Yale professor and founder of the Digital Ethics Centre Luciano Floridi puts it even more succinctly. Artificial intelligence only works if we largely adapt our systems to it. One example: it is conceivable that one day we will be travelling exclusively in fully autonomous vehicles. But for this to happen, all roads would first have to be rebuilt and optimised for AI.
Floridi goes even further, however, and fundamentally questions the “intelligence” in AI. He freely interprets the acronym “AI” as “Agency, not Intelligence”. For him, AI gives a technical system a far-reaching ability to act. In his understanding, it is a very powerful, autonomous technology in the broadest sense — but not a form of intelligence.
A plea for cooperation
Luciano Floridi reserves intelligence for people. And especially to people in philanthropy. According to Floridi, philanthropy is designed for collaboration and cooperation, and this is precisely where its power lies: because it stands outside of competition, it can maximise its impact when the players work together. In other words, it can achieve more when well networked.
So is AI, stripped of its intelligence and disenchanted, a completely normal technology component in our everyday digital lives? Sebastian Hallensleben is one person who must know this. His current task is to develop the standards needed to implement the EU’s new AI legislation. The challenge is of a fundamental nature, says Hallenslebel, and consists of safeguarding authenticity and identity in the digital space. And Hallensleben warns that while regulatory frameworks are important, they are not enough to limit the potential damage caused by AI. And as Francesca Bosco from the Cyberpeace Institute in Geneva impressively points out, these are manifold and their damage potential should not be underestimated.

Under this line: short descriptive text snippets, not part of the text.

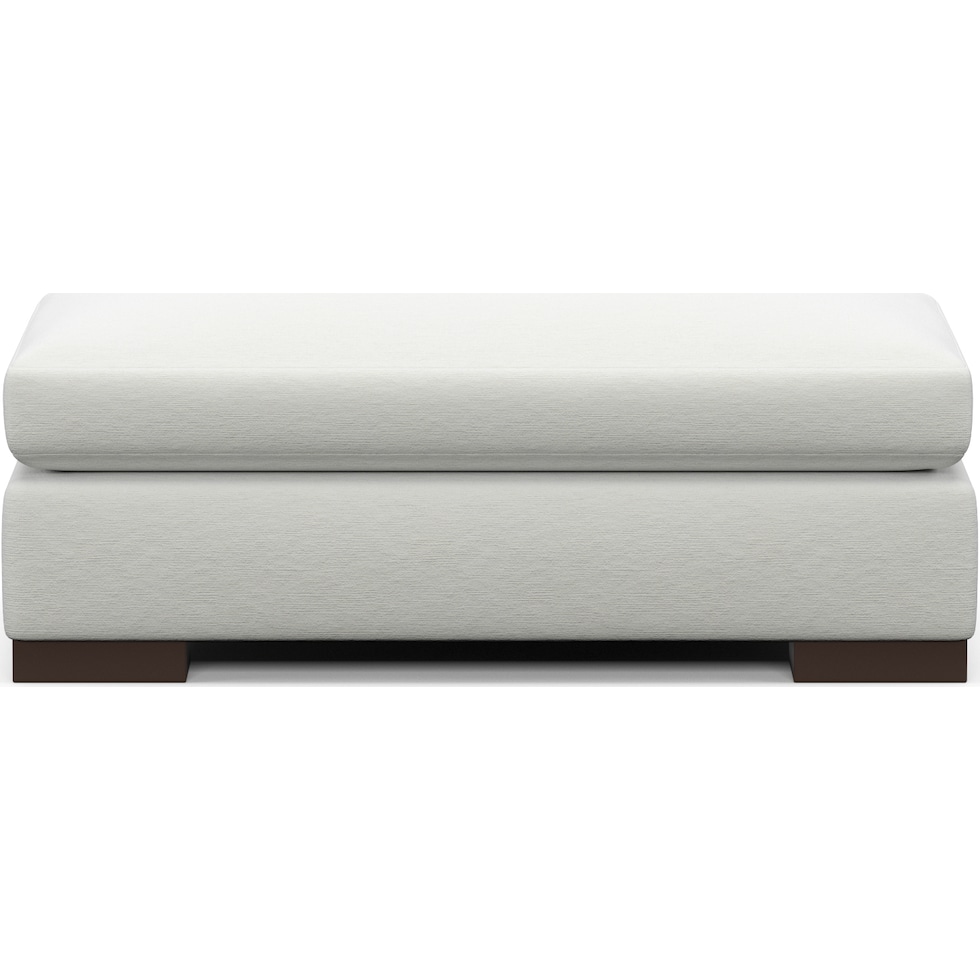 ethan white ottoman   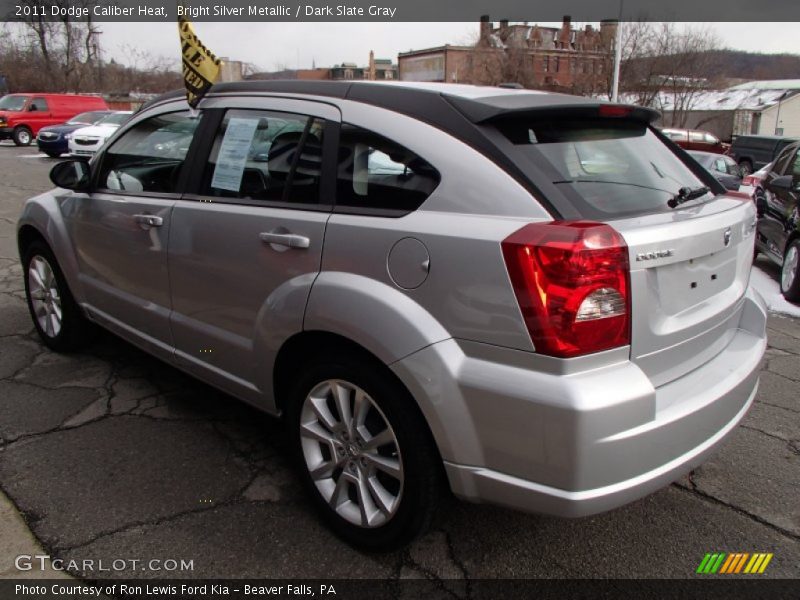 Bright Silver Metallic / Dark Slate Gray 2011 Dodge Caliber Heat
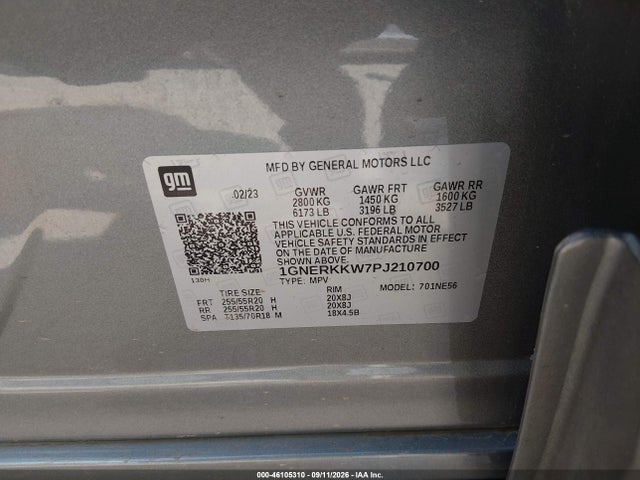 2023 CHEVROLET TRAVERSE FWD PREMIER 9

Ethical artificial intelligence — and a lot of pragmatism
This is where philanthropy comes into play again. It can significantly promote the ethical — and that means primarily: responsible — use of AI. Many experts see such good practice as the most effective means of combating the improper or dangerous use of the new possibilities.

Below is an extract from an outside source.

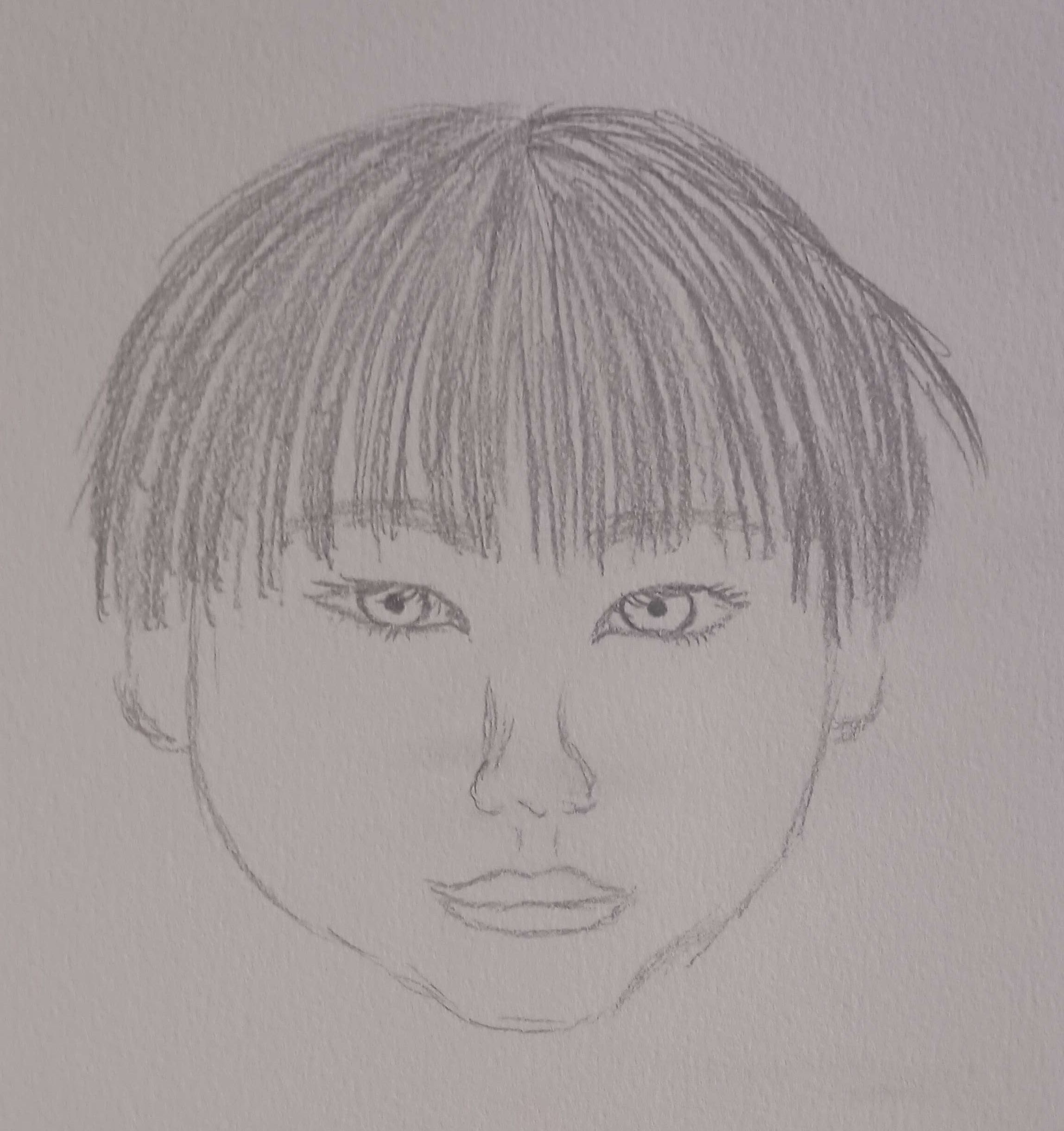 Young Child's Face-Pencil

According to Luciano Floridi, it is not only the misuse of AI that is unethical, but also the excessive or wasteful use of AI, as well as the non-use of AI. It is both unethical and uneconomical not to allow civil society or social minorities to participate in the new opportunities (he also counts young people or women, who are not usually at the centre of technology trends, among the minorities). Foundations could ensure that AI is just as available in such areas as in others, for example by reducing opportunity costs or contributing to development costs.
Pragmatism is therefore called for. Nelson Amaya Durán also welcomes this. Philanthropy should generally get off its high horse. It traditionally does what the private sector ignores and the authorities can’t get their act together quickly enough — no more and no less. And that is actually a good thing and the right thing to do. One example of such a foundation is the Chicago-based McGovern Foundation — probably the only foundation in the world that focusses exclusively on AI according to its purpose.
However, this example in particular shows that there is still a long way to go. The foundation has just published its first civil society-focussed AI, an assistant for investigative journalism. However, for artificial intelligence to become a tangible field of application for foundations, many more such prototypes and case studies are needed that make the practical added value of the new possibilities tangible. And this is exactly what the AI Learning Journey is all about (as well as two special boot camps for funders and nonprofits).